■ **JOB**: Pick out each line below that contains the string "upholstered", and copy those lines. Match the string with case taken into account.

[BEGIN MATERIAL]

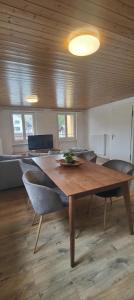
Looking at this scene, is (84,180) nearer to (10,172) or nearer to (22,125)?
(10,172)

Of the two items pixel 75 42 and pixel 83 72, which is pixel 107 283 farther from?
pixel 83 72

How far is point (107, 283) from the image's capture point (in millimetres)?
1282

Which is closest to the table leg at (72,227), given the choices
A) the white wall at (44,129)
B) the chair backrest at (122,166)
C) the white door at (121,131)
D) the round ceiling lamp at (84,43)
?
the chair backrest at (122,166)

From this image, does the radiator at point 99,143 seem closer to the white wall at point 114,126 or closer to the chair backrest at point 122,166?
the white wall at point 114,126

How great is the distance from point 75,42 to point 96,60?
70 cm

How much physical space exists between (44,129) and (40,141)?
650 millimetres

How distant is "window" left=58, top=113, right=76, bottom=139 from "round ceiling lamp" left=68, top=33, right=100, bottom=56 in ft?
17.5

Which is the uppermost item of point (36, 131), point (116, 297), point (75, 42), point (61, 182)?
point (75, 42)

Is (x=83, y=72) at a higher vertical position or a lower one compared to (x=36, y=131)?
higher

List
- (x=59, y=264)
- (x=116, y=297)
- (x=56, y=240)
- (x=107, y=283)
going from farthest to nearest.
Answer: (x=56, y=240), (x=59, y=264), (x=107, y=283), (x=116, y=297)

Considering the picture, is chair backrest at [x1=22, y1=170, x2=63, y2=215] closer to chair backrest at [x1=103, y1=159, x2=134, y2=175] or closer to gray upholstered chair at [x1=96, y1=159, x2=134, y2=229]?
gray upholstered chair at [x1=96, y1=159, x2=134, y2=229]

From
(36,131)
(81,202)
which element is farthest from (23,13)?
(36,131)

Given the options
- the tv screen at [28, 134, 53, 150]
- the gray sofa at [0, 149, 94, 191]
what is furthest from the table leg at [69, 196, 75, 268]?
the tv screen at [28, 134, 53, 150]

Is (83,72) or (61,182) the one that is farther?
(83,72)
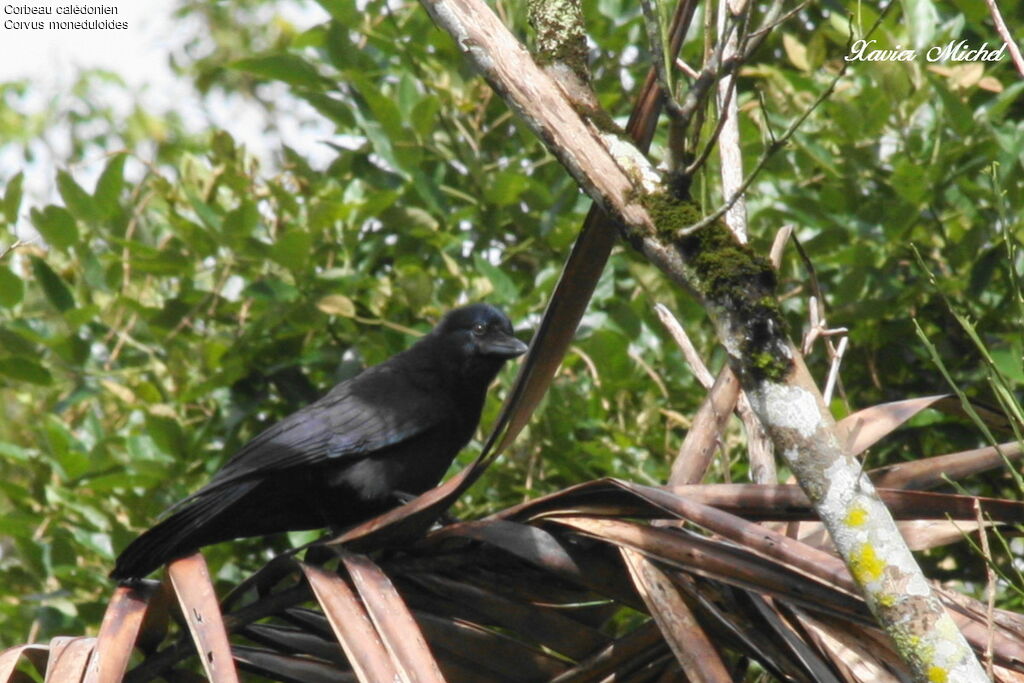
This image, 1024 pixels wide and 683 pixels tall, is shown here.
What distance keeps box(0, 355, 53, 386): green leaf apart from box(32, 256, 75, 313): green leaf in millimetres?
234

[END MATERIAL]
[BEGIN MATERIAL]

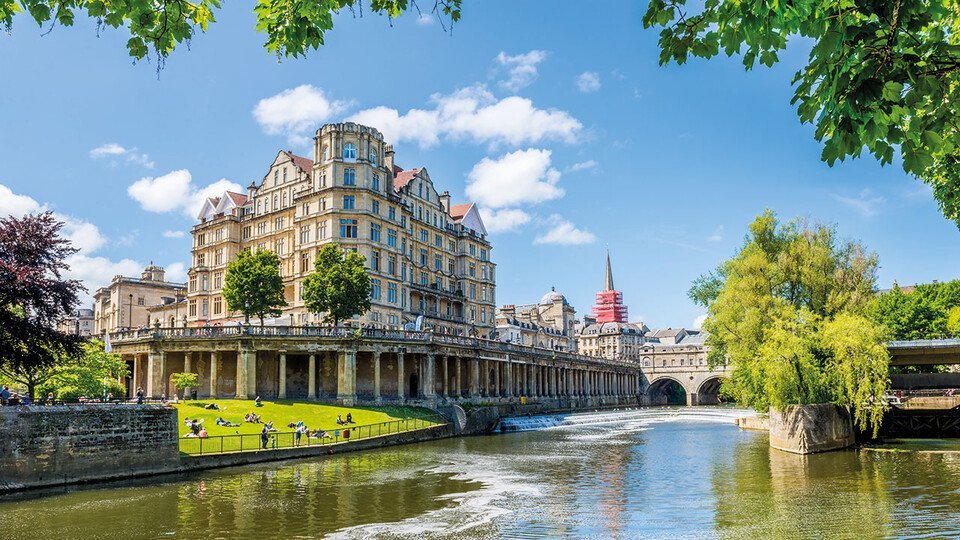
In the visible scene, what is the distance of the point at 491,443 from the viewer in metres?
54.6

[END MATERIAL]

■ **ANSWER TO THIS PROBLEM**:
Considering the picture, is chair backrest at [x1=22, y1=170, x2=63, y2=215] closer to chair backrest at [x1=103, y1=159, x2=134, y2=175] or closer to gray upholstered chair at [x1=96, y1=159, x2=134, y2=229]?
gray upholstered chair at [x1=96, y1=159, x2=134, y2=229]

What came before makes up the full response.